=== TEXT BLOCK ===

Control how tables are materialized

Tables also offer additional control of their materialization:

Specify how to cluster tables using cluster_by. You can use liquid clustering to speed up queries. See Use liquid clustering for Delta tables.
Specify how tables are partitioned using partition_cols.
You can set table properties when you define a view or table. See DLT table properties.
Set a storage location for table data using the path setting. By default, table data is stored in the pipeline storage location if path isn’t set.
You can use generated columns in your schema definition. See Example: Specify a schema and cluster columns.

Note

For tables less than 1 TB in size, Databricks recommends letting DLT control data organization. You should not specify partition columns unless you expect your table to grow beyond a terabyte.

Example: Specify a schema and cluster columns

You can optionally specify a table schema using a Python StructType or a SQL DDL string. When specified with a DDL string, the definition can include generated columns.

The following example creates a table called sales with a schema specified using a Python StructType:

sales_schema = StructType([
  StructField("customer_id", StringType(), True),
  StructField("customer_name", StringType(), True),
  StructField("number_of_line_items", StringType(), True),
  StructField("order_datetime", StringType(), True),
  StructField("order_number", LongType(), True)]
)

@dlt.table(
  comment="Raw data on sales",
  schema=sales_schema)
def sales():
  return ("...")

The following example specifies the schema for a table using a DDL string, defines a generated column, and defines clustering columns:

@dlt.table(
  comment="Raw data on sales",
  schema="""
    customer_id STRING,
    customer_name STRING,
    number_of_line_items STRING,
    order_datetime STRING,
    order_number LONG,
    order_day_of_week STRING GENERATED ALWAYS AS (dayofweek(order_datetime))
    """,
  cluster_by = ["order_day_of_week", "customer_id"])
def sales():
  return ("...")

By default, DLT infers the schema from the table definition if you don’t specify a schema.

Example: Specify partition columns

The following example specifies the schema for a table using a DDL string, defines a generated column, and defines a partition column:

@dlt.table(
  comment="Raw data on sales",
  schema="""
    customer_id STRING,
    customer_name STRING,
    number_of_line_items STRING,
    order_datetime STRING,
    order_number LONG,
    order_day_of_week STRING GENERATED ALWAYS AS (dayofweek(order_datetime))
    """,
  partition_cols = ["order_day_of_week"])
def sales():
  return ("...")

Example: Define table constraints

Important

Table constraints are in Public Preview.

When specifying a schema, you can define primary and foreign keys. The constraints are informational and are not enforced. See the CONSTRAINT clause in the SQL language reference.

The following example defines a table with a primary and foreign key constraint:

@dlt.table(
   schema="""
    customer_id STRING NOT NULL PRIMARY KEY,
    customer_name STRING,
    number_of_line_items STRING,
    order_datetime STRING,
    order_number LONG,
    order_day_of_week STRING GENERATED ALWAYS AS (dayofweek(order_datetime)),
    CONSTRAINT fk_customer_id FOREIGN KEY (customer_id) REFERENCES main.default.customers(customer_id)
    """
def sales():
   return ("...")

=== MATERIAL PROVIDED ===

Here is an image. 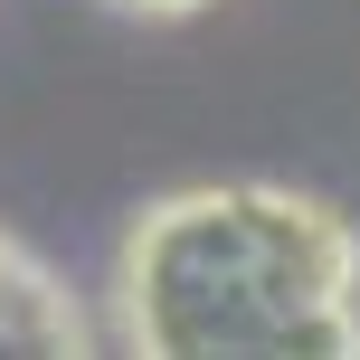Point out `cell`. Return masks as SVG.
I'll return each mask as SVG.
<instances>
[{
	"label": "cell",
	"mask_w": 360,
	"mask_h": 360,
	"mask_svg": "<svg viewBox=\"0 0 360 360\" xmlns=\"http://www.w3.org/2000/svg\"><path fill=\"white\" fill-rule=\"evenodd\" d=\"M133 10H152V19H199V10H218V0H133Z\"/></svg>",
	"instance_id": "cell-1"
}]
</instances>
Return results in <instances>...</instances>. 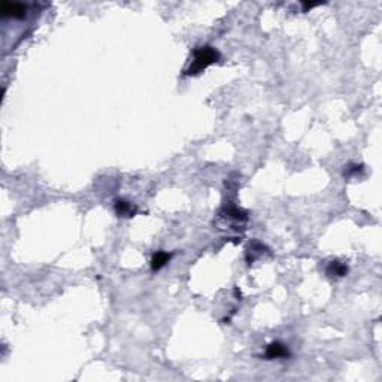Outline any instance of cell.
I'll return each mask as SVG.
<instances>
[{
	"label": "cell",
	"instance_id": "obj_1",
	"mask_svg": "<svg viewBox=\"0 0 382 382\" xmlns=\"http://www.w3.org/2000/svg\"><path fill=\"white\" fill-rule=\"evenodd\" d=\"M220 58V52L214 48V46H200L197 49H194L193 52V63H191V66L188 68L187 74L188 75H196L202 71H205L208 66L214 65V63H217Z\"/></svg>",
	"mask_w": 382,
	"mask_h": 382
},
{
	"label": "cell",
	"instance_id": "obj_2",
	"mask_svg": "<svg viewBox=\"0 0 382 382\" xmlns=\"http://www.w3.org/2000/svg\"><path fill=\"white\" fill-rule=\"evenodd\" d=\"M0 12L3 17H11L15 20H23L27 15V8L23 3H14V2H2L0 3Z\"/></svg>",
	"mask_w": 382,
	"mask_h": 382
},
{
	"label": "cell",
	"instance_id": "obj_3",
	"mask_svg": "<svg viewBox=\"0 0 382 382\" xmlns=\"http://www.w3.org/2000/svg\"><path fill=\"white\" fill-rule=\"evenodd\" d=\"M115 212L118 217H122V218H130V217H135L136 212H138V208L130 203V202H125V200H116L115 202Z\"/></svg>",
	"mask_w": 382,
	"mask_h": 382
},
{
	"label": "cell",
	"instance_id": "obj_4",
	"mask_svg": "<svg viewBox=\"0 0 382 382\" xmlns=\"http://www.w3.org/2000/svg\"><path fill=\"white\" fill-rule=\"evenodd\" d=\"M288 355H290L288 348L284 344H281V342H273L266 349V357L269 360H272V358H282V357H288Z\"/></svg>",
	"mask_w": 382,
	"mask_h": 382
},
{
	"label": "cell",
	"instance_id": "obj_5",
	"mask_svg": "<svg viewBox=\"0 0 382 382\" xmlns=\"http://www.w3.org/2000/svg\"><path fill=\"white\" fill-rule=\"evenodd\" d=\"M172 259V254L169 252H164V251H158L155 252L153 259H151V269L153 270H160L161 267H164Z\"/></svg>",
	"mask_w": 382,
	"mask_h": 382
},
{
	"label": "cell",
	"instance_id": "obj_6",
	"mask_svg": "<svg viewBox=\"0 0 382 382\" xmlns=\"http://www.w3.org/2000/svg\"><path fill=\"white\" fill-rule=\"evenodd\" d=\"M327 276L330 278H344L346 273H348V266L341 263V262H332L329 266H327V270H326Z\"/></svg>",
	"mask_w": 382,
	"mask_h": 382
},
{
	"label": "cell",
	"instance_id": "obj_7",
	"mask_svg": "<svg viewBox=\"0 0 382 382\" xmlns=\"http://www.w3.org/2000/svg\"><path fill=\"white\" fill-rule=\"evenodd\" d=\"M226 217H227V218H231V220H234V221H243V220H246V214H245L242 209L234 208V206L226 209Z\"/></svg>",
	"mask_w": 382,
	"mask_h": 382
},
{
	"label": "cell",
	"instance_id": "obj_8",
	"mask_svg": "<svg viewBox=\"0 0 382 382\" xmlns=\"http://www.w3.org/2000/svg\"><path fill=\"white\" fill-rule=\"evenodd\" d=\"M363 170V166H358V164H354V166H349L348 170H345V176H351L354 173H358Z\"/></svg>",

===

**EXERCISES:**
**1)** Repeat the passage from the text on table materialization, starting with "Control how tables" and going on through "partitioned using partition_cols.".
**2)** According to the text on table materialization, where is table data stored by default when the path setting isn't set?

**ANSWERS BY TASK:**
**1)**
Control how tables are materialized

Tables also offer additional control of their materialization:

Specify how to cluster tables using cluster_by. You can use liquid clustering to speed up queries. See Use liquid clustering for Delta tables.
Specify how tables are partitioned using partition_cols.

**2)** In the pipeline storage location.